→ Document segment:
★ ★ ★ ★

Sharmistha Dubey is an Indian American business executive. She was the chief executive officer (CEO) of Match Group from March 2020 to May 2022. Dubey joined Match Group in 2006. Dubey also serves on the Board of Directors of Match Group and Fortive Corporation.

Biography 
Dubey grew up in Jamshedpur and did her schooling from Loyola School. She earned a bachelor's degree in engineering from Indian Institute of Technology(IIT) Kharagpur in 1993. She was the only woman metallurgical engineer that year and Sundar Pichai was a classmate, and said she almost quit in her first week. After graduation, Dubey returned to her hometown and worked for a steel company for a year, before saving up enough money to attend Ohio State University. Dubey later obtained an MS from Ohio State University.

Dubey is married to Partha and has one daughter.

Career 
Dubey began her career in 1998, as an engineer for Texas Instruments, before joining supply chain management software company i2 technologies. Dubey joined Match.com in 2006, serving in multiple roles like president of Match Group Americas, chief product officer of Match and chief product officer and EVP of The Princeton Review. Dubey additionally served as EVP for Tutor.com from 2013-2014.

Dubey was appointed Chief Operating Officer (COO) of Tinder in 2017, led the launch of Tinder Gold which established Tinder as the highest grossing non-gaming app globally. On January 1, 2018, Dubey was appointed President of Match Group and joined its board of directors in 2019.

On March 1, 2020 Dubey was promoted to CEO, succeeding Mandy Ginsberg who stepped down for personal reasons. Dubey began her tenure as CEO for Match Group just as the COVID-19 pandemic was hitting the US and three months before the company spun off from IAC. In an email dated May 2020, Dubey and Match Group reported that engagement was up for all brands, despite the pandemic, due in part to video dating offerings.

★ ★ ★ ★

→ Aim of the task: Pick up the biography of Sharmistha Dubey right after its final sentence and continue it.

★ ★ ★ ★

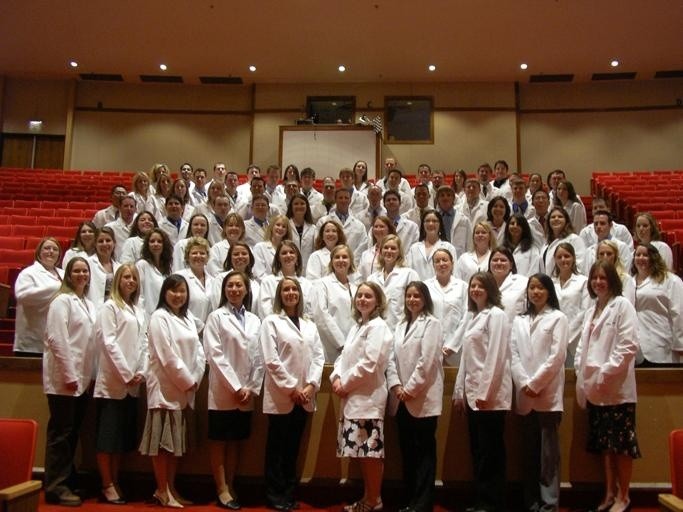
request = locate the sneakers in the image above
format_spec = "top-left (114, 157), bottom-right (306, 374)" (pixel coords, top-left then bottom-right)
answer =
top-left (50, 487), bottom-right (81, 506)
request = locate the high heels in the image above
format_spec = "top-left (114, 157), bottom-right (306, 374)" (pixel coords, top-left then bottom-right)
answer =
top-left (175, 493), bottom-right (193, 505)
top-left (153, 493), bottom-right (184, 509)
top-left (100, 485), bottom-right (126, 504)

★ ★ ★ ★

→ Answer to the problem:
As of February 2020, when Dubey became CEO, 30% of adults in the US used online dating, up from 11% in 2013, according to Pew Research Center report.

In August 2020, Fortive Corporation announced the appointment of Shar to its board of directors.

In May 2022, Dubey stepped down as CEO of Match Group and was replaced by Bernard Kim (previously from Zynga). Dubey remained a director of Match Group.

Activism
On September 1, 2021, the Texas Heartbeat Act went into effect. Previously, the Supreme Court of the United States denied a motion to block enforcement in a 5-4 vote. Dubey announced that she would be creating a fund to assist Texas-based employees and their dependents who were impacted by the legislation stating that "I personally, as a woman in Texas, could not keep silent" and "I am shocked that I now live in a state where women's reproductive laws are more regressive than most of the world, including India." She indicated that the fund would cover expenses for those who needed to seek care outside of Texas. She made clear that this was a personal fund, and not on behalf of Match.com.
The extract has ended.